-- STUDY TEXT follows --
There are several sides to scientific freedom: freedom to conduct research, access to the physical tools and contact with other researchers, and freedom to publish and otherwise communicate with the scientific and general public. All of these have been threatened in recent years.
Prior to the recent federal election, many policies of the federal government were of concern: the muzzling of scientists in government programs, closing of some federal labs, and so on. This Working Group, then chaired by Margrit Eichler, was active in exposing the problems. In order to be free of constraints on advocacy, some of the efforts were transferred to a new organization, Our Right to Know, which unlike Science for Peace does not have and does not seek charitable status, hence it is free to devote as large a portion of its effort as desired to public advocacy. Margrit heads the new organization, but she remains an officer of Science for Peace and an active member of this Working Group. Many of the activities of both organizations have been in cooperation with Jim Turk, first in his role as Executive Director of the Canadian Association of University Teachers, and since 2015 as head of the Centre for Free Expression, an activity of Ryerson University. Jim is also active in this Working Group.
We need to still keep watch on federal policy for while the Liberal campaign promises were encouraging, it is by no means assured that: scientists will be free to publish results, earlier cuts in funding will be made good, or the emphases in federal funding on science will be guided by the public good rather than by large corporations. (We recall that NSERC under the previous Liberal governments vaunted joint projects with business.)
-- STUDY TEXT concluded --
### QUESTIONS TO ANSWER
**1.** In the passage on scientific freedom, take everything from "There are several" down to "in recent years." and substitute "endangered" for "threatened".
**2.** Condense the paragraph of the passage on scientific freedom that begins "We need to still keep watch" into a shorter form that keeps its main facts.
The records have nothing to do with this work.
-- THE DATA follows --
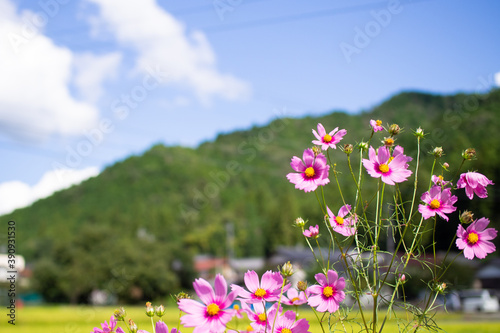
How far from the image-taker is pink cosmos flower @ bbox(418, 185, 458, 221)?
3.24ft

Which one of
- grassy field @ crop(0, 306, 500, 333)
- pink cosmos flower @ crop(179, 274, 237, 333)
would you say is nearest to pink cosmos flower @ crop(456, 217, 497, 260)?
pink cosmos flower @ crop(179, 274, 237, 333)

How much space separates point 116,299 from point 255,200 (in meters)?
28.2

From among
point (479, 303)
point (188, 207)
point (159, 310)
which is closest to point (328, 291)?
point (159, 310)

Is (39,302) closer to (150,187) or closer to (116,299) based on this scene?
(116,299)

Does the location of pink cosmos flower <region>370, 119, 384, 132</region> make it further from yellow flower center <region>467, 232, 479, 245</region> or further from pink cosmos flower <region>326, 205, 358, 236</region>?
yellow flower center <region>467, 232, 479, 245</region>

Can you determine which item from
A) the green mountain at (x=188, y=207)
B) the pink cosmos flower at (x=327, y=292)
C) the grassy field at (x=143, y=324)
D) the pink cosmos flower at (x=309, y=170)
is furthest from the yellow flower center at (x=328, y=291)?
the green mountain at (x=188, y=207)

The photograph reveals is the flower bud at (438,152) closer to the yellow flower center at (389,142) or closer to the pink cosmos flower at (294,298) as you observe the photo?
the yellow flower center at (389,142)

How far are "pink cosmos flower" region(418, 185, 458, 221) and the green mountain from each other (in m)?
12.1

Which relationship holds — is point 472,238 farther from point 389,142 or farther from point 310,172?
point 310,172

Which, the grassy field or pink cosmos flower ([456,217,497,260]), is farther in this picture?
the grassy field

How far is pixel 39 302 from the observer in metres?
34.1

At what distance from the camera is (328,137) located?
1047 millimetres

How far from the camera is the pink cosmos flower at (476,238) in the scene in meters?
0.98

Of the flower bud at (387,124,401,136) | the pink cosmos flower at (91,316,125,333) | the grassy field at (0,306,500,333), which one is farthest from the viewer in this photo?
the grassy field at (0,306,500,333)
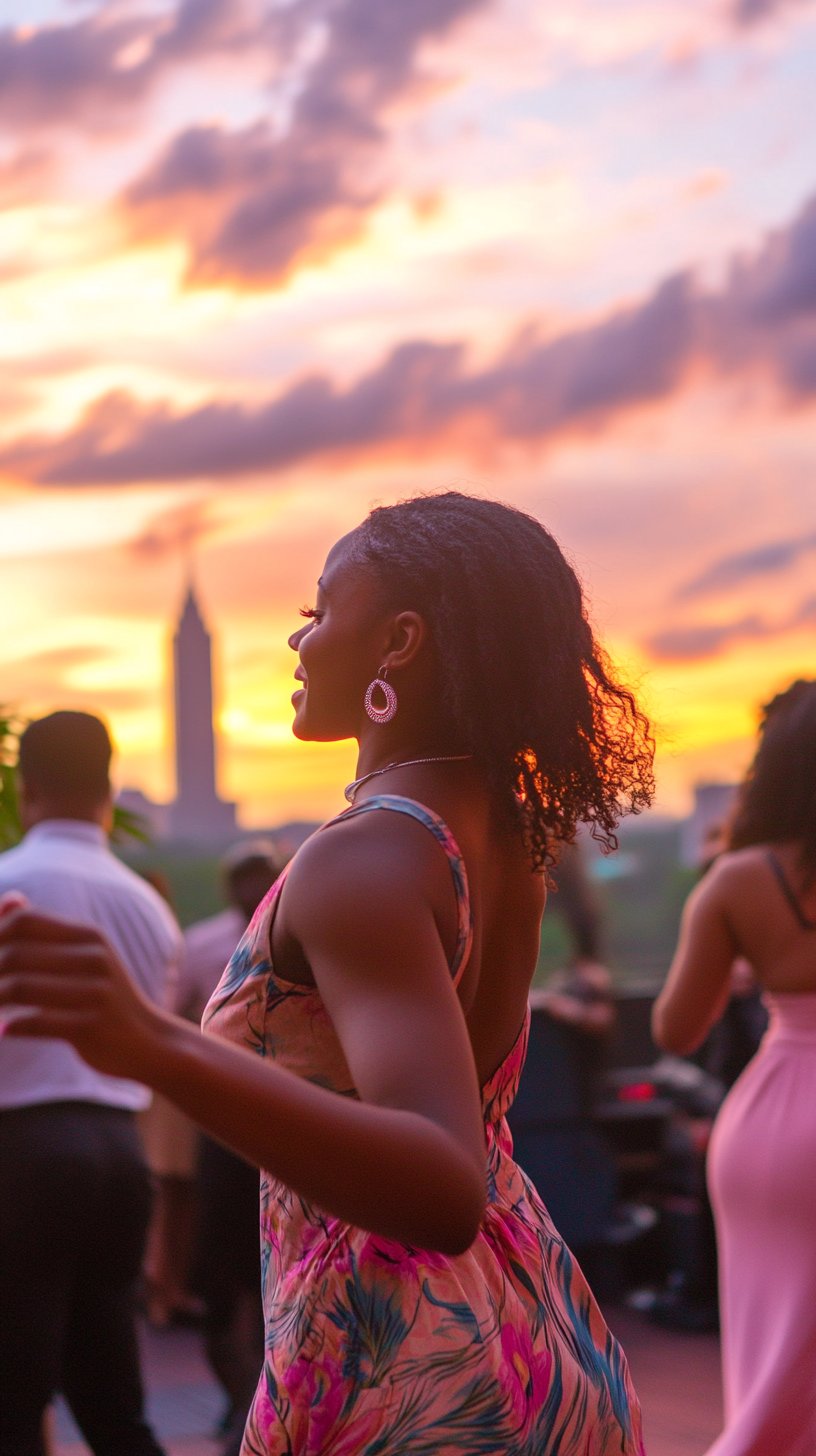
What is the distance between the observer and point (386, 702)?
4.84 ft

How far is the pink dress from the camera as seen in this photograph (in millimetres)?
-- THE DATA concluded --
### ANSWER SET
**1.**
There are several sides to scientific freedom: freedom to conduct research, access to the physical tools and contact with other researchers, and freedom to publish and otherwise communicate with the scientific and general public. All of these have been endangered in recent years.

**2.** Federal policy still needs watching. Although the Liberal campaign promises were encouraging, it is not assured that scientists will be free to publish results, that earlier funding cuts will be made good, or that federal science funding will be guided by the public good rather than by large corporations. Under the previous Liberal governments, NSERC vaunted joint projects with business.